AMD’s Predicament

Taiwanese publication DIGITIMES has about the best analysis of some of the causes underlying AMD’s current predicament.

First of all, problems began in 2007 with the launch of the Radeon HD 2000 series. Graphics cards were delayed and underperformed.

Because of these and possibly other problems before the ATI acquisition, AMD experienced “a loss in graphics card market share across the first three quarters of the year”.

Market share went from from 23% in Q4 ‘06 to 19% Q3 ‘07. However, at the end of this time, “company executives were able mask the market share issues by pointing to increases in shipments and revenues”.

According to DIGITIMES, such masking is “fairly easy to achieve if a company is only shipping last generation products in the earlier quarter”.

AMD’s troubles continued with the launch of Barcelona, originally intended for the summer.
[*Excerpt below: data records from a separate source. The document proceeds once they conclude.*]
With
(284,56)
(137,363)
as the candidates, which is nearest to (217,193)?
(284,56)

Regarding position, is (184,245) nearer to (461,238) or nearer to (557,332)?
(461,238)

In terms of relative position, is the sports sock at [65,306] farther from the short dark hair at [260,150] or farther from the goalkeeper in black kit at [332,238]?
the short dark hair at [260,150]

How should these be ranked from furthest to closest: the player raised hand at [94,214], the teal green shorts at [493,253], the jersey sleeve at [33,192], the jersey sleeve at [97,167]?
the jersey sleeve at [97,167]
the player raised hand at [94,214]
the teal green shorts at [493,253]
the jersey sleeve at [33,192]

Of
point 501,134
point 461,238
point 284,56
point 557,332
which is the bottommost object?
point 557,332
AMD kept up the “facade of launching on schedule by refusing to publicly announce a launch date until the last minute”.

When Barcelona did launch, clock speeds were slow.

Then people started to note that Quad-Core Opteron servers were still not forthcoming from computer makers. Something was up. Shipments today appear to be limited mostly to AMD’s HPC (High-Performance Computing) customers.

Chipsets and platforms constitute “AMD’s third core business”.

Following Quad-Core Opteron, AMD launched its Spider platform. Per DIGITIMES, AMD failed to deliver samples for review prior to the launch.

Throughout 2007 “poor decisions and performance on the engineering side of AMD were the root cause of most of the company’s problems”.

On top of this, however, there seems to have been something else, a communication problem maybe between AMD and the public. Hence the current loss of credibility with the financial and technical communities.